# Water well with hand pump.



## Swrock (Dec 14, 2018)

I live close enough to town to be on city water. 600 plus acres next to my property that belongs to state or county, school board land. I feed deer, doves, squirrels and rabbits in my yard. Don't hunt them but if I had to for survival I would. 
What I don't have is a water source.
What do you think about a well with a hand pump?


----------



## StratMaster (Dec 26, 2017)

A well with a hand pump, crank, or rope and bucket is going to be a big improvement over NOTHING if the city electric pumps go down. Depends a lot on how long you want to prepare for. I have an 1100 gallon water tank out back, and a rain system I can put up quickly. Not good enough for TEOTWAWKI, but fine for most SHTF scenarios.


----------



## Swrock (Dec 14, 2018)

Thanks. I thought about a water storage tank also. Many years ago a friend had a well with manual pump. Worked great.


----------



## Smitty901 (Nov 16, 2012)

Many areas that have city water do not allow private wells. So do your home work. I can not say for sure ,but I have heard some have put in sand point wells without the city knowing. 10 years ago town near here Outlawed private wells everyone had 1 year to hook up to city water and cement their well shut.


----------



## Swrock (Dec 14, 2018)

I have heard that we can have a well. For watering garden, washing cars etc. But it cannot be connected to the house. I would have to confirm this though.


----------



## Slippy (Nov 14, 2013)

Swrock said:


> I live close enough to town to be on city water. 600 plus acres next to my property that belongs to state or county, school board land. I feed deer, doves, squirrels and rabbits in my yard. Don't hunt them but if I had to for survival I would.
> What I don't have is a water source.
> What do you think about a well with a hand pump?


Check with your county for any necessary building permits. Also you can check with the U.S. Geological Survey Dept to see what the geological make up of your land is. Limestone is good, Shale not necessarily for a water well.

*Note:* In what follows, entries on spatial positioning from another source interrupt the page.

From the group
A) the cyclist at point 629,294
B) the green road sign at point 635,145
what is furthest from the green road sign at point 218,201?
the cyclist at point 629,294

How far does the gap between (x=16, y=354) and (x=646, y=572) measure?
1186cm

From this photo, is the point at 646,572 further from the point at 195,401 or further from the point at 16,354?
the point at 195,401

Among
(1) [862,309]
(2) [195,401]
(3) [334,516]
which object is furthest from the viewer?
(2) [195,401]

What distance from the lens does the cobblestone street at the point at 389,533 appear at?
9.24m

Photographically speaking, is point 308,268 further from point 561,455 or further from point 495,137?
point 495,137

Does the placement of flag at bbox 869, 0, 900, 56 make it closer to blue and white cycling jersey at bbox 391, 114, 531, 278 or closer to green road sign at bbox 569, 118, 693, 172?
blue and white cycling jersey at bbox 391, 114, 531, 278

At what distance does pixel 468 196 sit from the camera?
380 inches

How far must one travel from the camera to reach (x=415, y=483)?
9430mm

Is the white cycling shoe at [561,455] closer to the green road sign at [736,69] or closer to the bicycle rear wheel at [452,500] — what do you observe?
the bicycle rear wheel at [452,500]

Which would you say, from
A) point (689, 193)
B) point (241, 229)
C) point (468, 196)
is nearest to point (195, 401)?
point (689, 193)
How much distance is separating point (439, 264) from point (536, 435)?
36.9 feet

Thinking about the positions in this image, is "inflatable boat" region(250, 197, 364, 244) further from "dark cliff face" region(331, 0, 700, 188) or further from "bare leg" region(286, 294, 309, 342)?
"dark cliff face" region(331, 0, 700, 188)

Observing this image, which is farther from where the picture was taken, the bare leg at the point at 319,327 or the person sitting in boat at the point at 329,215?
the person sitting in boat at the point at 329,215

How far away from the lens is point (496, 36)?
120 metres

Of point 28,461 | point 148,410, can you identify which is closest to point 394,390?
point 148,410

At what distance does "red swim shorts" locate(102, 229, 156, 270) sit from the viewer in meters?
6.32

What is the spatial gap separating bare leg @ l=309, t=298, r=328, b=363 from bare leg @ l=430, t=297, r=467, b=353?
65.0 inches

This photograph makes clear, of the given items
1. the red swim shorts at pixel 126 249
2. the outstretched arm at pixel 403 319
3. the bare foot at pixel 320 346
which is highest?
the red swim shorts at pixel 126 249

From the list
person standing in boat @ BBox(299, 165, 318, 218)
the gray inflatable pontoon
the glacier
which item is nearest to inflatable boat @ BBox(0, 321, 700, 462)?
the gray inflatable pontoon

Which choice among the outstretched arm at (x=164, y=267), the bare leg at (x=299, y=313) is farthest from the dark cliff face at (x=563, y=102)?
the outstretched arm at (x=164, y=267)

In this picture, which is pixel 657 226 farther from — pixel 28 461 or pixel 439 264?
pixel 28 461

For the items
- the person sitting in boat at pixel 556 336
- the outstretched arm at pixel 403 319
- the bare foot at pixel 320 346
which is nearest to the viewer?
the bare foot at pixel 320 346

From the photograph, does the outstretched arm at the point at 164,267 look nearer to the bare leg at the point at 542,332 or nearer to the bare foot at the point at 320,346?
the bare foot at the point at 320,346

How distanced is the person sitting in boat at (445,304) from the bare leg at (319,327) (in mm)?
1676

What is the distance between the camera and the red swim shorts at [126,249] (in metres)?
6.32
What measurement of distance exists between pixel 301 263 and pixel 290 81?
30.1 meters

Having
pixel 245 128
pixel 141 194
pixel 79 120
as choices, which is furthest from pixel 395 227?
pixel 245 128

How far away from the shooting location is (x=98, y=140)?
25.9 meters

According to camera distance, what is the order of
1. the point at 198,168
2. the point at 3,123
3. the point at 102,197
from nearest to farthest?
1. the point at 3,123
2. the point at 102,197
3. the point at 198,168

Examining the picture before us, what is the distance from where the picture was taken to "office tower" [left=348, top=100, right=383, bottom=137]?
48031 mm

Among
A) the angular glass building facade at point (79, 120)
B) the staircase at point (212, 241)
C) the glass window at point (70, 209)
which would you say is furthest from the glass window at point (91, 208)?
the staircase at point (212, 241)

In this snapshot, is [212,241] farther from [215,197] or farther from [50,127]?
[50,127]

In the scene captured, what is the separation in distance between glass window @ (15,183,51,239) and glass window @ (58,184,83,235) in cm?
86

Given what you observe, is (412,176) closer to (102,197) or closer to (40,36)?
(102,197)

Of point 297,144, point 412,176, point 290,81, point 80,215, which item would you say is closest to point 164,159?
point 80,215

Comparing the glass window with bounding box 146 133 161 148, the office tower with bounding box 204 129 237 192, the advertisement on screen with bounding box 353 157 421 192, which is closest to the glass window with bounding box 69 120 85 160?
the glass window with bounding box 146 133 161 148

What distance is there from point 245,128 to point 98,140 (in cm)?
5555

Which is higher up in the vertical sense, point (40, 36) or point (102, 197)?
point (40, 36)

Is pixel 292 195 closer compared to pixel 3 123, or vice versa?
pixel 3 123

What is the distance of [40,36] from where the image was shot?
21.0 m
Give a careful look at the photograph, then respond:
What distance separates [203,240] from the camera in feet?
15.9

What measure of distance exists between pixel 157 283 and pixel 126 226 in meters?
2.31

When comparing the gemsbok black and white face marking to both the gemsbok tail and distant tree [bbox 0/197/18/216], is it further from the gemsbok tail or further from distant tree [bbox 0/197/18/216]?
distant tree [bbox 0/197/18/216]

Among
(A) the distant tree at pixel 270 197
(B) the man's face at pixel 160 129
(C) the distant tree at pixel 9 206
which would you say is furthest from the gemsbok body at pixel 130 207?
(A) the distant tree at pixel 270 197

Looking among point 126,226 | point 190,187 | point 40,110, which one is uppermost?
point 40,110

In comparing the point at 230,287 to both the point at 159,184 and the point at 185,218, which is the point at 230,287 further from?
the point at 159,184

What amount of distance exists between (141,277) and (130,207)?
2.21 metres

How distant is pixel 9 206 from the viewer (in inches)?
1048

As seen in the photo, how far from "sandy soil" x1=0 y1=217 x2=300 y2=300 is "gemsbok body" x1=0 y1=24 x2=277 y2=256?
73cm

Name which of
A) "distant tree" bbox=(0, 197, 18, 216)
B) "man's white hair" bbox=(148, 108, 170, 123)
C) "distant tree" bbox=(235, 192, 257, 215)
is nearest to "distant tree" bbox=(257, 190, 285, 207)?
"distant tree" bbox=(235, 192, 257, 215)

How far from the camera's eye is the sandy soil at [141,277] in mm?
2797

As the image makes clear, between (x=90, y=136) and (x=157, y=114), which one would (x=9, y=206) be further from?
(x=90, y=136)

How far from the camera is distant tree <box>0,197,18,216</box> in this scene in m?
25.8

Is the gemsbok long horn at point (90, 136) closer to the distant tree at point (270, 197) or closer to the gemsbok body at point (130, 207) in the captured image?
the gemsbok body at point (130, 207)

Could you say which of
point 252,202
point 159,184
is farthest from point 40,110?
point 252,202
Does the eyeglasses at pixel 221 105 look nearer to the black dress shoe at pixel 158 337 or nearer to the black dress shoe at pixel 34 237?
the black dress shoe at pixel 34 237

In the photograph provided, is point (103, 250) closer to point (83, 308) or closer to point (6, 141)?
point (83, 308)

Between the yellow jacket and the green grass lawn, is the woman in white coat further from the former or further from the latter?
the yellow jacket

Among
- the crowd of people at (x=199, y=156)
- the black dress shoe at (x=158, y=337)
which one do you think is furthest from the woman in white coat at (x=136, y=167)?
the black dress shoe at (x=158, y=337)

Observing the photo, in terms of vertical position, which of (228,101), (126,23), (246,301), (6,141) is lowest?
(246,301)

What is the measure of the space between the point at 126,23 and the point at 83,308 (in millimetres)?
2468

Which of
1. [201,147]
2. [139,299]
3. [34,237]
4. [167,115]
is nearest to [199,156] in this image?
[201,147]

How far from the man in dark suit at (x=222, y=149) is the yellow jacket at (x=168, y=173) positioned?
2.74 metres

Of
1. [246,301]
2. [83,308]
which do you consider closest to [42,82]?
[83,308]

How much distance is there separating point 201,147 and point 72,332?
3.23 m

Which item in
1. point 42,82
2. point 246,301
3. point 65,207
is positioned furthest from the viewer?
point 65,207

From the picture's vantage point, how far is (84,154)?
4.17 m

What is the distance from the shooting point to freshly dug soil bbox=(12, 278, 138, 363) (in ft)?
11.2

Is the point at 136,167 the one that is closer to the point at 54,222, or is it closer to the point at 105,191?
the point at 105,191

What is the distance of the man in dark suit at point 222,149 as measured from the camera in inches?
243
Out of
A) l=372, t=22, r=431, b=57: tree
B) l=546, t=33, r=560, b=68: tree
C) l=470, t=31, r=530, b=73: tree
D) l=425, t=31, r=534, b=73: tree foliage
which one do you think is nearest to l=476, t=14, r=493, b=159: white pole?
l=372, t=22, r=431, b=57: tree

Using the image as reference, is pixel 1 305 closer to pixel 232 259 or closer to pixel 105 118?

I've tripled down on my water supply at Slippy Lodge; County Water, Water Collection System with (2) 500 Gallon Tanks and a low producing 400' Well. My plan is to add a storage cistern to my Well as it produces less than desirable gallons per minute to fully run a household. Money and Time Son, Money and Time...


----------



## Camel923 (Aug 13, 2014)

Two choices. First is a well but get the water tested. Second is a cistern to catch rain water from the roof. If possible do both. One is none and two is one approach. It is great to have choices and back up.


----------



## Illini Warrior (Jan 24, 2015)

Swrock said:


> I live close enough to town to be on city water. 600 plus acres next to my property that belongs to state or county, school board land. I feed deer, doves, squirrels and rabbits in my yard. Don't hunt them but if I had to for survival I would.
> What I don't have is a water source.
> What do you think about a well with a hand pump?


even if allowed with a permit >>> got an idea you'll be changing your mind after seeing the total $$$$ bill - just look up the cost of the pumps necessary to pull water at some of these well depths - Farmer Brown's old hand pump most likely won't do the job ....


----------



## StratMaster (Dec 26, 2017)

Not a big fan of the roof rain catching system...
First, go up on the roof and count the piles of raccoon poop, and the splatters of bird droppings (old ones are clearly visible, many more are mostly washed away but remnants are still there. Look for squirrel, mouse, and rat dookie while you're at it. Imagine how many critters have PEED up there... it is dried and invisible, but merely waiting for the rain to re-animate it so's it can flow down to your barrel. 
Lotsa folks say "well, sure it's not POTABLE, but it's good to water your garden. Unless you have roofing tiles/shingles which are made of petroleum products. Like a little asphalt sauce with your zucchini? 
I prefer a stand alone, above ground cistern system which utilizes a tarp erected with simple poles... collects a lot of water, and bypasses most of those other extra spicy ingredients. Just my opinion.


----------